I replied with an enthusiastic, "Yes!" I was looking at the vouchers and it definitely said '£6 off a £30 shop.' To be doubly sure I squinted my eyes and began to read the very, very small print on the voucher. Isaw the words, 'Only one voucher per transaction,' that is fair enough I thought using all three at once would be cheeky. Ah, but then the problem appeared as I read further, 'Minimum online spend £60.00.' So now my 20% off has become 10% and there is no actual way of getting £6 off a £30 shop. In fact as a potential customer I've just discovered that the offer never existed as they had presented it. 
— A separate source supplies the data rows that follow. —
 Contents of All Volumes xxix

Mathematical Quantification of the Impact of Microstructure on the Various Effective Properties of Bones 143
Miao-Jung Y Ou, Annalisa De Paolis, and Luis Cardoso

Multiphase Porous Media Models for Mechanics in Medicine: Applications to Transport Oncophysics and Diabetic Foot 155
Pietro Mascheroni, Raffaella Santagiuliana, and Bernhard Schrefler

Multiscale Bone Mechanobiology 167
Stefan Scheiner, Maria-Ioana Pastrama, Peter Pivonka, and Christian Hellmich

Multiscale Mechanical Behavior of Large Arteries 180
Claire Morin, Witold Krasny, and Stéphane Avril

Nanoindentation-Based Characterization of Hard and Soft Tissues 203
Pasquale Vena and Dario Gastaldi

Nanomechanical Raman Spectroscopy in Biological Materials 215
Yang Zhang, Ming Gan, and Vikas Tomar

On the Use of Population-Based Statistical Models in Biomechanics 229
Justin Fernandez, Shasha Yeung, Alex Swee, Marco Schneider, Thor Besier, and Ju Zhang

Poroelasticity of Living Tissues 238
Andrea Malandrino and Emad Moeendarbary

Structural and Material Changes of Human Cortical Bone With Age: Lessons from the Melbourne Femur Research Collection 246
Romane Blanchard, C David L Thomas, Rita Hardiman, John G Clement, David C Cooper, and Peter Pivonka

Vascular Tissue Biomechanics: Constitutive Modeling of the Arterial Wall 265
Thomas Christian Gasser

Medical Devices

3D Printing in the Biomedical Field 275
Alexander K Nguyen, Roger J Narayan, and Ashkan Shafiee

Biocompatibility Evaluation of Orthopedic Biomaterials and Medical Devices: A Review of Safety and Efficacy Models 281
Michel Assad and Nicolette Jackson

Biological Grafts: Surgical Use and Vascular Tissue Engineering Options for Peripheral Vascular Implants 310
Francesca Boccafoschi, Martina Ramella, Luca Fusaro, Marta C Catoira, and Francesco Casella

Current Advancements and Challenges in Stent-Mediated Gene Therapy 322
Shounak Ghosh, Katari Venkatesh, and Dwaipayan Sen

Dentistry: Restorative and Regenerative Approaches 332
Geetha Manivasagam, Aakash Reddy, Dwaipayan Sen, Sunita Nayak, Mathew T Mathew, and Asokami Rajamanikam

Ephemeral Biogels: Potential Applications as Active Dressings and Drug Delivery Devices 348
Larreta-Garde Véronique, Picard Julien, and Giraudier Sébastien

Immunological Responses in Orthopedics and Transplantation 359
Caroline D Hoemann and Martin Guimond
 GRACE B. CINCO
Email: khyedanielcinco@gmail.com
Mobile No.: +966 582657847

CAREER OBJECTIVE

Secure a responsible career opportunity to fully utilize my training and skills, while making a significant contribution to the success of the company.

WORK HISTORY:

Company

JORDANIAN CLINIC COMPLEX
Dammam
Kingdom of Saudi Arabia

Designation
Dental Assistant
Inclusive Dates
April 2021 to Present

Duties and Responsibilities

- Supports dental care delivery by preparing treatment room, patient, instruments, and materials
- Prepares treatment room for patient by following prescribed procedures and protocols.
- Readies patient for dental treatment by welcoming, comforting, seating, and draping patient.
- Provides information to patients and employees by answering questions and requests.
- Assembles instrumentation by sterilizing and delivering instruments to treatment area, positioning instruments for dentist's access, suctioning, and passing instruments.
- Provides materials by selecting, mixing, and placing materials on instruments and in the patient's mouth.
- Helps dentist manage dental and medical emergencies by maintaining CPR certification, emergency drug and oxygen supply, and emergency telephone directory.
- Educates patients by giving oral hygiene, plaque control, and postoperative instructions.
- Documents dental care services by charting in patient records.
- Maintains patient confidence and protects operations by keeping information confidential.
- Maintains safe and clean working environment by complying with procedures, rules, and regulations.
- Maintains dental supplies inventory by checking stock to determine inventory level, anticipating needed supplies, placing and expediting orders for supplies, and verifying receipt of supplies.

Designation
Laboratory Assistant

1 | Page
This, as all consumers know, triggers no feelings of affection for the compney in question. At best they have been foolhardy, probably in reality a little sneaky and at worst (in my personal view as the marketing 'target') they lied to entice me to shop online. Whatever, the morality of their actions, my next action was to bin the voucher and not spend any money with them. Not an effective way to spend their marketing budget.

That story highlights for me what is a big problem: How do we as consumers ever know if the marketing we're receiving is a bargain or baloney?

If doubt exists it affects how our marketing is received and how the customer judges potential values.

For example, in the recent past my our team has won several tenders to deliver executive coaching to businesses in a city region. This meant that for certain small companies we could offer free coaching and training to help them grow. What surprised me is how often potential clients looked at us, when presented with the offer, like there muct be a catch. A few refused to believe us no matter what we said; as an owner of a values based business that response hurt.

However, what it also meant was that those companies that had gone before us and offered something at no cost to these potential clients had eroded trust by offering something that the customer could never really attain. The client had learnt to distrust the marketing message.

As a strategy for success, catching one time sales only and preventing future sales is not a successful approach. Marketing is not about getting new customers to make a purchase they will regret. In our modern world of 24-7 communications, customers have so much information and choice that they need to WANT to purchase from you. Many companies can sell once to someone and never again. However, to grow your business, one of the best most cost effective routes, is to expand your sales to existing customers. They should be people who already trust you and know your value.

So before you send out your next marketing message ask yourself, "Will it create a long term sale or a one time sale?" If it is just a one time sale you might find that customers choose to spend their money elsewhere for a very long time. To be successful you want current and future sales from customers and that requires building trust.